The younger age group of those patients with more physical activities and the high exposure to the predisposing factors, and probably the difficult treatment (insulin injection) and inadequate control of DM. Also, there was a significant association between Erythrasma affection and the state of DM (high prevalence in an uncontrolled group of patients), this may support that the hyperglycaemic state found in those patients impair the leucocyte function and make the patient more susceptible to the infection and in turn make the infection more severe and hence we found that all the extensive form of infection was in the uncontrolled group of patients.

The peak age of incidence was found to be in the fourth decade and this also may reflect probably the more exposure of those active age group to the predisposing factors.

The male predominance of the disease may indicate the higher physical activity and these make the male exposed to the common protective factors especially sweating friction and maceration which are aggravated by the hot humid environment of our living place.

Regarding the site of Erythrasma, the groin was involved in all the cases and this may explain that this area is more subjected to sweating and friction aggravated by the type of clothing and the environment.

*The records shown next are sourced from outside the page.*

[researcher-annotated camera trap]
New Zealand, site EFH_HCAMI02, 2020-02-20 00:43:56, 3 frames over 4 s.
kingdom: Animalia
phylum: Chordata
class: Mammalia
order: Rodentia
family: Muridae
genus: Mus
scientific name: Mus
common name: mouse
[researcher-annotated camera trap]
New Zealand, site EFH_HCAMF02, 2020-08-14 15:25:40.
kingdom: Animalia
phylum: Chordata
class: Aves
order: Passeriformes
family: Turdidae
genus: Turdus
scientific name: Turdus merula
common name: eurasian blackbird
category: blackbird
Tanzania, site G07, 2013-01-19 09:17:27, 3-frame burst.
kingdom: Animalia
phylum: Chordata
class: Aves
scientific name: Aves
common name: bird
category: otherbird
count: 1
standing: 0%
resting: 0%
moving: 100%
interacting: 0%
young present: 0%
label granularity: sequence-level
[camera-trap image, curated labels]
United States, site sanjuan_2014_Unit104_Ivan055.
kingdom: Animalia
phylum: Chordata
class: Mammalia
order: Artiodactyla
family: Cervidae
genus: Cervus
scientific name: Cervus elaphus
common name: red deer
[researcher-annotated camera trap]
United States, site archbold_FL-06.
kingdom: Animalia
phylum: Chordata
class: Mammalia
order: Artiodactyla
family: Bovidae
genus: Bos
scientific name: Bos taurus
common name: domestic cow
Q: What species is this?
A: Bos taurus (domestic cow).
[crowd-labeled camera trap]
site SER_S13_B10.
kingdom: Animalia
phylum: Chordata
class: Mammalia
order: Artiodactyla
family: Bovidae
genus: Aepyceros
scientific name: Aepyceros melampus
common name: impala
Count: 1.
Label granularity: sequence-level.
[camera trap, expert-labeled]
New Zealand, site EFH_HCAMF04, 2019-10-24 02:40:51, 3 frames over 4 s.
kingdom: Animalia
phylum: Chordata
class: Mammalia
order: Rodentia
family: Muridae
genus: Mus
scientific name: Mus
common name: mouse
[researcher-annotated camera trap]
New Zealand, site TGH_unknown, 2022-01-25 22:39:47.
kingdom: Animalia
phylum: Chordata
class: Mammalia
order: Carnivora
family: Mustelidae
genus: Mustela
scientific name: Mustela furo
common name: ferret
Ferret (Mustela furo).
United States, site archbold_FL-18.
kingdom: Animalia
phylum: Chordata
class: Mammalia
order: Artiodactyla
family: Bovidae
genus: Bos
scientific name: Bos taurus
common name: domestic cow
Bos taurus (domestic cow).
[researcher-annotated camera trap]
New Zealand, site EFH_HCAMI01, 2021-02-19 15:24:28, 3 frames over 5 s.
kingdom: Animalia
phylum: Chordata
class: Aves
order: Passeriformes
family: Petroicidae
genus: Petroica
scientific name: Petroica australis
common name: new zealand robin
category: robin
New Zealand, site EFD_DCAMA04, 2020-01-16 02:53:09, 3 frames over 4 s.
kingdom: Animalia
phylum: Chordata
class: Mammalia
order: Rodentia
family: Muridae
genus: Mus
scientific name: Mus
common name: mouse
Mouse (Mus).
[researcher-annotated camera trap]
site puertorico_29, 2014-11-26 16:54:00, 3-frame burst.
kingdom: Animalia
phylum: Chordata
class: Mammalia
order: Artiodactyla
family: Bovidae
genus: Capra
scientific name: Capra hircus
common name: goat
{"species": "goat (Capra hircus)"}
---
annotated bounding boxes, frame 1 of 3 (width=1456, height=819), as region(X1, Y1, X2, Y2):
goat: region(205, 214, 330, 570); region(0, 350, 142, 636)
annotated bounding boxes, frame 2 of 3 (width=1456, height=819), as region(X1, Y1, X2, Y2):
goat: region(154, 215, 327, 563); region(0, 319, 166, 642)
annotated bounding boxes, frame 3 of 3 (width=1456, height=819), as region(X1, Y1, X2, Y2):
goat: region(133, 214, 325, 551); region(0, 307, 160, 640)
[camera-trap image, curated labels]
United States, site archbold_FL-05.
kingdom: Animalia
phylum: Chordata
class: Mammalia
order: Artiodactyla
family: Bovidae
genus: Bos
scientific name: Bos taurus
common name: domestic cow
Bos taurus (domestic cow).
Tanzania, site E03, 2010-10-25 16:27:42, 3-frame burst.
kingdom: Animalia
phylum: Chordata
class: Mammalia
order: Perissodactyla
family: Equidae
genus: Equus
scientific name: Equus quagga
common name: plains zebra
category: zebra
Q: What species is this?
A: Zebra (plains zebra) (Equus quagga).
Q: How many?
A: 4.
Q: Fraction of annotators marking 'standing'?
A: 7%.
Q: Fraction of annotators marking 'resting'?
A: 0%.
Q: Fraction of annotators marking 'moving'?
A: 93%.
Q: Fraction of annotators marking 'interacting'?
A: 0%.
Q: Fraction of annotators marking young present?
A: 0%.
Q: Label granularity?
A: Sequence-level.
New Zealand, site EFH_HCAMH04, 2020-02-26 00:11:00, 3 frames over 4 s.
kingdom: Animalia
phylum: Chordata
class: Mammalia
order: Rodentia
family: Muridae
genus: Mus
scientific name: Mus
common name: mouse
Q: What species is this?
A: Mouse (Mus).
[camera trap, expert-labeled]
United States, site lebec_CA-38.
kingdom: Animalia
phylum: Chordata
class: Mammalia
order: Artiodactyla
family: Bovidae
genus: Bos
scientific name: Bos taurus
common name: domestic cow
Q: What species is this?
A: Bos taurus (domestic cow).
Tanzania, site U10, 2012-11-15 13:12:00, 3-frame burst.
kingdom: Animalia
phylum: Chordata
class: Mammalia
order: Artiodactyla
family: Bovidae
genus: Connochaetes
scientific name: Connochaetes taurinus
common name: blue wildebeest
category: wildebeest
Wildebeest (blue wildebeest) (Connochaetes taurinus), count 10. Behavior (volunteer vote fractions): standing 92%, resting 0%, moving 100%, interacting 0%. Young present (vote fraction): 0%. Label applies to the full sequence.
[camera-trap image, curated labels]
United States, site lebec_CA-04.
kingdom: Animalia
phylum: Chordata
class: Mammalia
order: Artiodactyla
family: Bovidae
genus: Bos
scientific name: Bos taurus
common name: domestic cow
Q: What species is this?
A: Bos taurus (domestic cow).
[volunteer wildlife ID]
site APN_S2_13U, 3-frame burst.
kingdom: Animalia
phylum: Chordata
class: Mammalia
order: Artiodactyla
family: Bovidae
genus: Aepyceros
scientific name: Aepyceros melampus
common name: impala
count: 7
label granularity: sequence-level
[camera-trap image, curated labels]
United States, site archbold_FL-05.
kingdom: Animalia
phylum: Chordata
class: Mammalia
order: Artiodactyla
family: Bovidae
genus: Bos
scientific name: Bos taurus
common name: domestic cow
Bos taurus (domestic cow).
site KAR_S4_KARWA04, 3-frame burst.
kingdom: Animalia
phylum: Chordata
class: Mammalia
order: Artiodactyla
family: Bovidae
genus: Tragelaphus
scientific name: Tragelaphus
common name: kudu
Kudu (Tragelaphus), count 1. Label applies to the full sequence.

The controversial result of toe web infection (least side affected) may reflect that the foot of most of our patients was uncovered and those mostly used open shoes or another simple footwear (sandal).

Most patients were asymptomatic and this supports the previous finding that Erythrasma is a superficial asymptomatic infection of the skin and may only cause slight irritation and itching.

Conclusions

The occurrence of Erythrasma in diabetic patients is more frequent than its occurrence in non-diabetic patients. There is a significant association between the occurrence of Erythrasma and the IDDM. The frequency of occurrence of Erythrasma increase with the long duration of DM and more with the uncontrolled DM.